Смысл обсуждать авторскую концепцию, глубину идей и уж тем более - какие-либо последствия высказанных создателями догадок (в первую очередь, версию об убийстве) имеет в том случае, если речь идет, допустим, о книге серии ЖЗЛ, о вышедшей монографии, посвященной поэту. О сенсационном журналистском расследовании, в конце концов, в результате которого были обнаружены ранее неизвестные документы и факты. Это стоит исторической дискуссии, но она, увы, совершенно напрасна в случае с этим сериалом. В этом фильме все устроено по другим законам – законам бизнеса и телевизионного производства, в соответствии с которыми убийство внутри замысла фильма о Есенине имеет смысл рассматривать не как версию и ни в коем случае не как чью-либо точку зрения, а как кропотливо и последовательно созданную сенсацию.
В истории телевидения последнего десятилетия был любопытный случай, благодаря которому мир узнал о режиссере Питере Джексоне (в дальнейшем он снят все три части фильма «Властелин колец»).
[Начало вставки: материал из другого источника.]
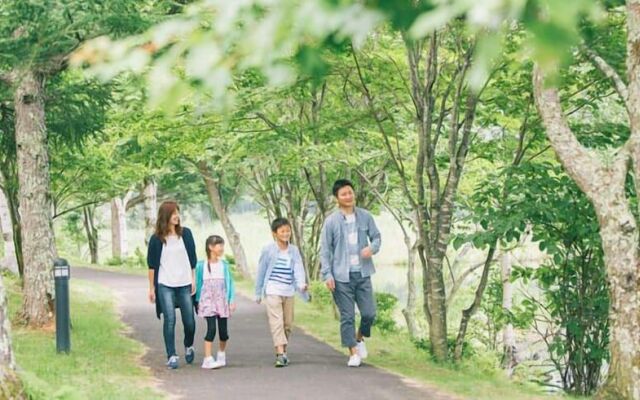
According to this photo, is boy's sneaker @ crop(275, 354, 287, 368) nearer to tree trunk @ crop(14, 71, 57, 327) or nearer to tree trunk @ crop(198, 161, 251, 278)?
tree trunk @ crop(14, 71, 57, 327)

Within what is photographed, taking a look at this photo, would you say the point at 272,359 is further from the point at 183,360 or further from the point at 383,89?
the point at 383,89

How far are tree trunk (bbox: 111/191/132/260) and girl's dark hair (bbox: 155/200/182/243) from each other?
30.0 m

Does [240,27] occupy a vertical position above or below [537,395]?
above

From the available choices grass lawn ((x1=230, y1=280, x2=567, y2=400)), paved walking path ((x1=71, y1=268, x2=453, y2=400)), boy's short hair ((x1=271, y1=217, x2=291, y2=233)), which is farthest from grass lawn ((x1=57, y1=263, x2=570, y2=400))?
boy's short hair ((x1=271, y1=217, x2=291, y2=233))

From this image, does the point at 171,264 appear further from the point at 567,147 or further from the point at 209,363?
the point at 567,147

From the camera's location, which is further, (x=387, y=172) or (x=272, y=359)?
(x=387, y=172)

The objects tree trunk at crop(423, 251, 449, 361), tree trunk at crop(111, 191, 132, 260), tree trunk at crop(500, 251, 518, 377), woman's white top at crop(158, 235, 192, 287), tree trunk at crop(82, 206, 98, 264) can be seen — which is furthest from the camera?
tree trunk at crop(82, 206, 98, 264)

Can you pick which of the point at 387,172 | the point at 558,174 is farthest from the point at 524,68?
the point at 387,172

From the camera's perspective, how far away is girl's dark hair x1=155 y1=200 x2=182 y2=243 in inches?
402

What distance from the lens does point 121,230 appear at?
135 feet

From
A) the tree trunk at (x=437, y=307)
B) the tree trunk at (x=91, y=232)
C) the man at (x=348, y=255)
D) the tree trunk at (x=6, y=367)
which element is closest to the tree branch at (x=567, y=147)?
the man at (x=348, y=255)

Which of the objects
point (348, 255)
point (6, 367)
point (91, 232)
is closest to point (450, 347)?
point (348, 255)

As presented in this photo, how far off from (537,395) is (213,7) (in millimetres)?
8446

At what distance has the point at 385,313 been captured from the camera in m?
18.7
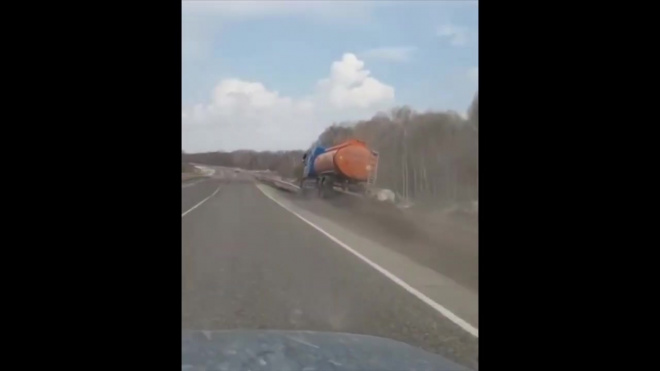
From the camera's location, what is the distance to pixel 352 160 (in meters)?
19.9

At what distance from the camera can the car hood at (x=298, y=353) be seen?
124 inches

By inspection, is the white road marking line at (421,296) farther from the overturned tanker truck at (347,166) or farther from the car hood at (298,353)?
the overturned tanker truck at (347,166)

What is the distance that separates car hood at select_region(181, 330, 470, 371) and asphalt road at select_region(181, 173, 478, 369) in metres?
0.63

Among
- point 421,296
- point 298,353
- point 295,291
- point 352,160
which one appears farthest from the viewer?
point 352,160

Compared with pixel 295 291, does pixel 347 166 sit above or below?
above

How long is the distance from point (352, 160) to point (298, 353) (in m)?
16.7

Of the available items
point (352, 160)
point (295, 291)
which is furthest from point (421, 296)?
point (352, 160)

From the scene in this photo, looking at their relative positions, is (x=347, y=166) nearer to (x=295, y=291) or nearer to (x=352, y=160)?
(x=352, y=160)

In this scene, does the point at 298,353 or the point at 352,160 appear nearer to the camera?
the point at 298,353

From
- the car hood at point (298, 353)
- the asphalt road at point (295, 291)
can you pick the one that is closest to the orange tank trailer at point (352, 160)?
the asphalt road at point (295, 291)

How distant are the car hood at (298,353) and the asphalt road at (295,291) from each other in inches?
24.7

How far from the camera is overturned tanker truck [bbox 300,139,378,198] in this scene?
65.2 ft
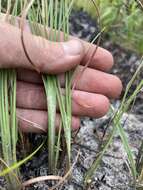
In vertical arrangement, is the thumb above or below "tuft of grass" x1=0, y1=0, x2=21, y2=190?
above

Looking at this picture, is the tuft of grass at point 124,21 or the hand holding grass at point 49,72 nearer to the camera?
the hand holding grass at point 49,72

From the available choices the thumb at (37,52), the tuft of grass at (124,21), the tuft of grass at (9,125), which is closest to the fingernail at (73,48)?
the thumb at (37,52)

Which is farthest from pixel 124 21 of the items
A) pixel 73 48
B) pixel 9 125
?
pixel 9 125

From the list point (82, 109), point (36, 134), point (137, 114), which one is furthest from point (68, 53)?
point (137, 114)

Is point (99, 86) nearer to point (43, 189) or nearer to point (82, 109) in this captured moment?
point (82, 109)

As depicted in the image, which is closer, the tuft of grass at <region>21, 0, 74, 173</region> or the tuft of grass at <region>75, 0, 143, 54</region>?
the tuft of grass at <region>21, 0, 74, 173</region>

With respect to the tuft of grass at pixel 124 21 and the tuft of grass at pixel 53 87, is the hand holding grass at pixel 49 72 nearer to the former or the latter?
the tuft of grass at pixel 53 87

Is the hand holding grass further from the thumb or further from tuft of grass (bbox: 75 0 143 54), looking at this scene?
tuft of grass (bbox: 75 0 143 54)

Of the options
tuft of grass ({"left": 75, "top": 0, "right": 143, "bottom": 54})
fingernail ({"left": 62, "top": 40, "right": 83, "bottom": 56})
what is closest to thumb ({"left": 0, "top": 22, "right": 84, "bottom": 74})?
fingernail ({"left": 62, "top": 40, "right": 83, "bottom": 56})
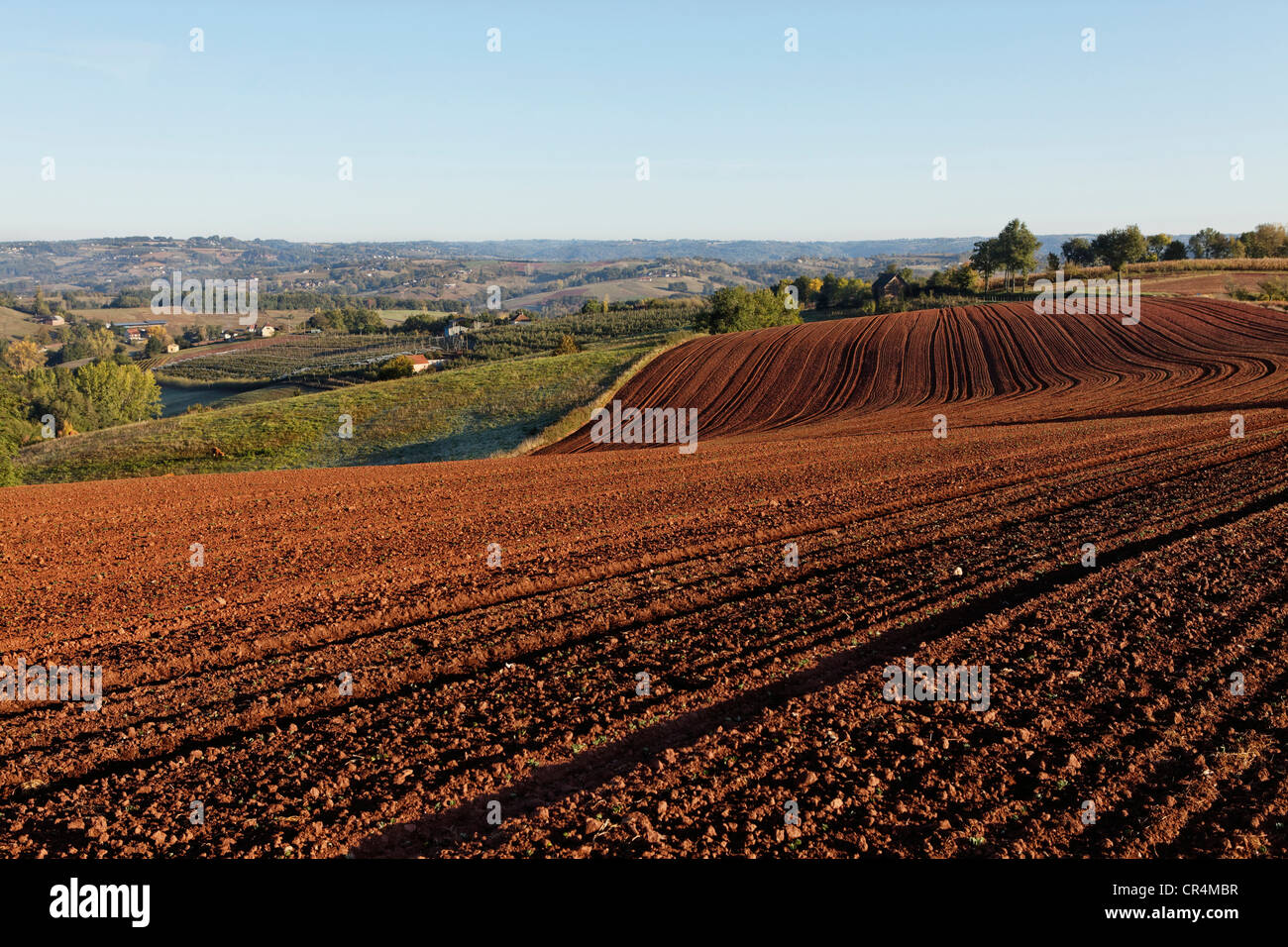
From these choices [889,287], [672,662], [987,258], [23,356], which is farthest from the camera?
[23,356]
Его первый громкий успех был связан с псевдодокументальным телевизионным фильмом «Forgotten Silver» («Забытое серебро», 1995), в котором утверждалось, что первую переносную камеру, вместе со звуком в кино, изобрел в начале века никому не известный новозеландский изобретатель Колин МакКинзи. Картина была показана крупнейшим каналом страны без всяких предупреждений о фальсификации, а на следующий день режиссер проснулся автором исторической сенсации. Даже кинокритики – и те поддались на талантливую провокацию. Позже новозеландцам при помощи того же телевидения было доходчиво объяснено, что фильм является в чистом виде выдумкой, виртуозной стилизацией с привлечением средств документального кино. Но не тут-то было: проведенный спустя некоторое время социологический опрос показал: огромное количество зрителей по-прежнему продолжали верить в версию Джексона.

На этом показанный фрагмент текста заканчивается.